PAGE EXCERPT START
Significance
The basal cell layer contains dendritic pigment-producing cells called melanocytes. Although all melanocytes have the ability to synthesize melanin and originate from same embryonic cells known as neural crest cells (NCC), their individual roles in each target location go much beyond just producing melanin. The embryonic progenitors of the pigment-producing melanocytes found in the skin, meninges, heart, and ears are called melanoblasts. Melanocytes’ life cycle involves various steps comprising lineage specification from embryonic neural crest cells, migration and proliferation of melanoblasts, differentiation of melanoblasts into melanocytes, their maturation, transport of mature melanosomes to keratinocytes, and eventual cell death. While hair melanocytes pass away at the end of the 3–8 year long hair cycle, epidermal melanocytes have a long lifespan.
PAGE EXCERPT END
ENTRIES PROVIDED START
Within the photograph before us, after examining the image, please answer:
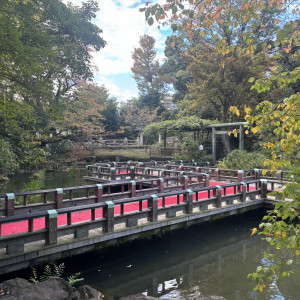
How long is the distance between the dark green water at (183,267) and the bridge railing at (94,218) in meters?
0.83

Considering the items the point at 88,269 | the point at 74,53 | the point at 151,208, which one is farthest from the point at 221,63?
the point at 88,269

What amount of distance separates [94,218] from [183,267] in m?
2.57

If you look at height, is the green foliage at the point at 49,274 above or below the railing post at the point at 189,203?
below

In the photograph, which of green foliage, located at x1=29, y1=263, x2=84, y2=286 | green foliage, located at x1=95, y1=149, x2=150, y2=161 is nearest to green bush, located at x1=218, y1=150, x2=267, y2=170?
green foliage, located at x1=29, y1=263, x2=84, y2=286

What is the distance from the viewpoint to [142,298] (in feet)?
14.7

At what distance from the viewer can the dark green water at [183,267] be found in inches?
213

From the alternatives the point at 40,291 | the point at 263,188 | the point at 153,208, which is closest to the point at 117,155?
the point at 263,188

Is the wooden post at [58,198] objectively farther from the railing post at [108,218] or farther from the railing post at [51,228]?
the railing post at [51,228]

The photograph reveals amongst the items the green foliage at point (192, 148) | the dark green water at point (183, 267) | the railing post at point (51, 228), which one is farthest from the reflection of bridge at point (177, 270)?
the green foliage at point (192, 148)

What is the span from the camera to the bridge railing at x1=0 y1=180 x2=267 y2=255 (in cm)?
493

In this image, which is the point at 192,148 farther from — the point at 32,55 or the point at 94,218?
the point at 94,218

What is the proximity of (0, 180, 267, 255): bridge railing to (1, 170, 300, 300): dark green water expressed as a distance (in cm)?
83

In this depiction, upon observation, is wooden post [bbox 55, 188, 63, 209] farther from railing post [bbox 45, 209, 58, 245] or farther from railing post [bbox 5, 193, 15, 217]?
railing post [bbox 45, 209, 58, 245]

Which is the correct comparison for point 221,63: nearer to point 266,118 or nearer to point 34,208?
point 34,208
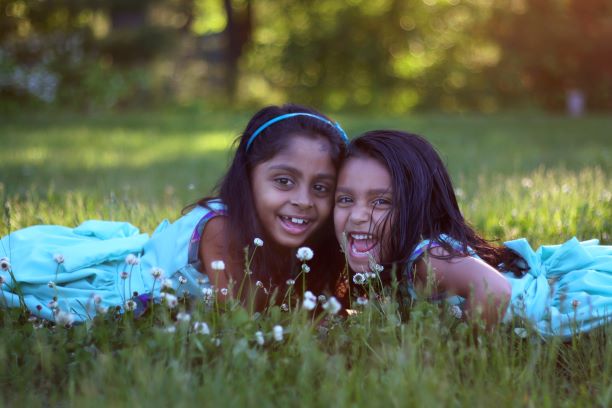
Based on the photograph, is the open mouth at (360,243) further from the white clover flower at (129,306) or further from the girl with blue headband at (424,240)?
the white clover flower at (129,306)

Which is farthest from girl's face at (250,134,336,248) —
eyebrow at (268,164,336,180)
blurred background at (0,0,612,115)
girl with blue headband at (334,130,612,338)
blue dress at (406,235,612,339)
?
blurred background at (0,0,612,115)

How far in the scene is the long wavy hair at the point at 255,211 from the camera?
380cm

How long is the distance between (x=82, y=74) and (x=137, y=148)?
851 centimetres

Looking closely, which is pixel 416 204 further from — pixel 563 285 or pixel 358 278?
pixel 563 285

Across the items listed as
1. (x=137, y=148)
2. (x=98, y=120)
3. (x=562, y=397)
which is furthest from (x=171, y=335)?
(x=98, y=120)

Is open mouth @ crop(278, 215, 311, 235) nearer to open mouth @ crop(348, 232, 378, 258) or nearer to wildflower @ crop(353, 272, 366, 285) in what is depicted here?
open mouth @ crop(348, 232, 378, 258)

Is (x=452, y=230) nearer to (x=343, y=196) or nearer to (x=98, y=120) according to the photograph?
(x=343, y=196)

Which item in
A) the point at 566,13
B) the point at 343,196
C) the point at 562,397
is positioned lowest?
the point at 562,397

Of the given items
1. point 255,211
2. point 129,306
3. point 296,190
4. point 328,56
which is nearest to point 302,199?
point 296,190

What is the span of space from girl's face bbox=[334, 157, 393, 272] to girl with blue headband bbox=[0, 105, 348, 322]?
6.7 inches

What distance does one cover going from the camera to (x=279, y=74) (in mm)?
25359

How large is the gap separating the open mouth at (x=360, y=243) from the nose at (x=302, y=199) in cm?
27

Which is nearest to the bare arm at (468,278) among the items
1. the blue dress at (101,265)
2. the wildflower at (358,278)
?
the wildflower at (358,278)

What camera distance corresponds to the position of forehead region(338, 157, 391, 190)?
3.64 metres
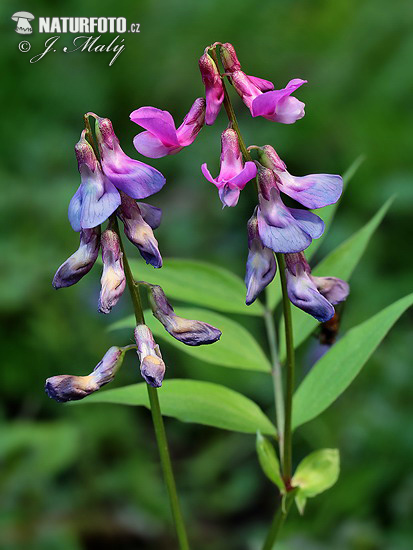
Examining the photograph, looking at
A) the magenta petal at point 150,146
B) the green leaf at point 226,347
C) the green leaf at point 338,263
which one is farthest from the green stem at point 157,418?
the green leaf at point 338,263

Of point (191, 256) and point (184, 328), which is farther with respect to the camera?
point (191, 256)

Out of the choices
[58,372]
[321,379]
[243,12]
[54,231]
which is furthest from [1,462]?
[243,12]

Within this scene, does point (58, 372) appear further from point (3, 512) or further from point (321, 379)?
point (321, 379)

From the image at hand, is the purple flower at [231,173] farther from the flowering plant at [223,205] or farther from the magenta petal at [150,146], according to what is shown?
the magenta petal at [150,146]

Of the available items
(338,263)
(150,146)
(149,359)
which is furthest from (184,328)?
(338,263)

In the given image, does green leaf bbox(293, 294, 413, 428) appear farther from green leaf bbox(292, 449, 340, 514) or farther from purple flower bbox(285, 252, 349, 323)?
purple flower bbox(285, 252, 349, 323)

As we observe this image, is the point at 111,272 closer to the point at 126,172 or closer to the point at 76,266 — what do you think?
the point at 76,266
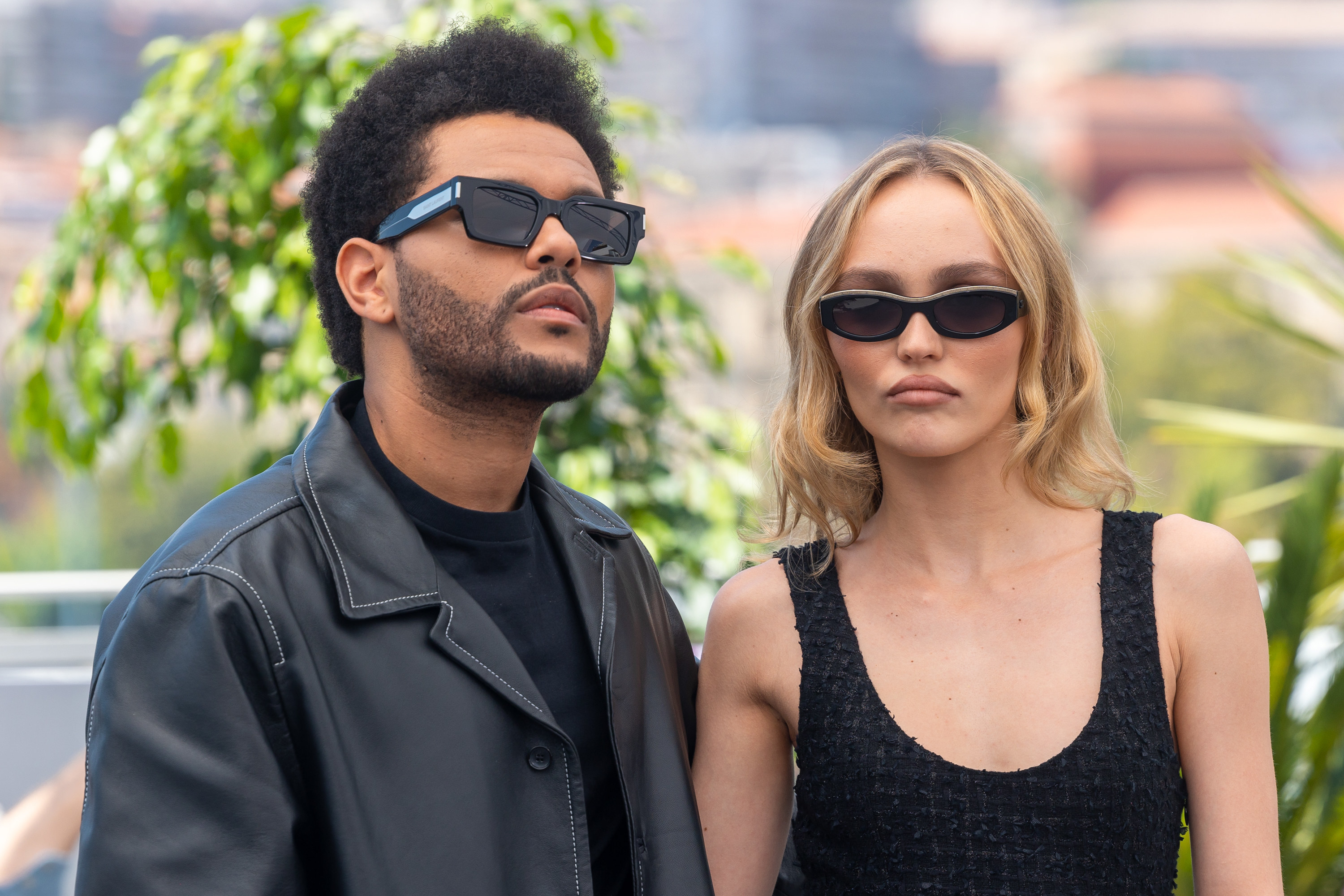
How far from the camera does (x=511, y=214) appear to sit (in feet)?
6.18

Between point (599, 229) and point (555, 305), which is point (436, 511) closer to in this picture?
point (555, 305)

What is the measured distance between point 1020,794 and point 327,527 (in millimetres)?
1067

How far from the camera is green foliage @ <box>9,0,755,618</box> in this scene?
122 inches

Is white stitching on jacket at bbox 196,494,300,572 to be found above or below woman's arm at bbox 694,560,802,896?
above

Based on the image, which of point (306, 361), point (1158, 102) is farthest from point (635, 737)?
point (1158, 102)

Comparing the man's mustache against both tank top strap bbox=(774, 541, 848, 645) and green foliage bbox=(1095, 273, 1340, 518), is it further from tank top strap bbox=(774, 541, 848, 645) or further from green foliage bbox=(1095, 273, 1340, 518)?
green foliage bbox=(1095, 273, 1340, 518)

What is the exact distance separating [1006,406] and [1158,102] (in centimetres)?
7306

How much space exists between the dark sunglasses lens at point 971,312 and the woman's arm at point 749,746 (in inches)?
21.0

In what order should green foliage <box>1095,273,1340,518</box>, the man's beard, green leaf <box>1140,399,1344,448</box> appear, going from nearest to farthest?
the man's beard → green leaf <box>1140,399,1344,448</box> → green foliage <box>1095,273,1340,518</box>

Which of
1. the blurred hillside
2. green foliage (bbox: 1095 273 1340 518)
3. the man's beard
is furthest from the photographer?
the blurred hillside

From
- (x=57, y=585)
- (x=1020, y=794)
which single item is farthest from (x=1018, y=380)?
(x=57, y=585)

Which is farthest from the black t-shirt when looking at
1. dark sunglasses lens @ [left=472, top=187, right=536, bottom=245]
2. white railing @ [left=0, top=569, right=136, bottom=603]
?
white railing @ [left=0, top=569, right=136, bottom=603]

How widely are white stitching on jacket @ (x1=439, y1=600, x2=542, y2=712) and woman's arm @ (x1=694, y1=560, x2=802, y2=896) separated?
ENTRIES PROVIDED END
## TO DO
1. From the melanocyte passage, duplicate the part that begins at the words "Significance" and stops after "a long lifespan.".
2. Name every body site that the melanocyte passage gives as a place where pigment-producing melanocytes are found.

## SOLVED TASKS
1.
Significance
The basal cell layer contains dendritic pigment-producing cells called melanocytes. Although all melanocytes have the ability to synthesize melanin and originate from same embryonic cells known as neural crest cells (NCC), their individual roles in each target location go much beyond just producing melanin. The embryonic progenitors of the pigment-producing melanocytes found in the skin, meninges, heart, and ears are called melanoblasts. Melanocytes’ life cycle involves various steps comprising lineage specification from embryonic neural crest cells, migration and proliferation of melanoblasts, differentiation of melanoblasts into melanocytes, their maturation, transport of mature melanosomes to keratinocytes, and eventual cell death. While hair melanocytes pass away at the end of the 3–8 year long hair cycle, epidermal melanocytes have a long lifespan.

2. Skin, meninges, heart, ears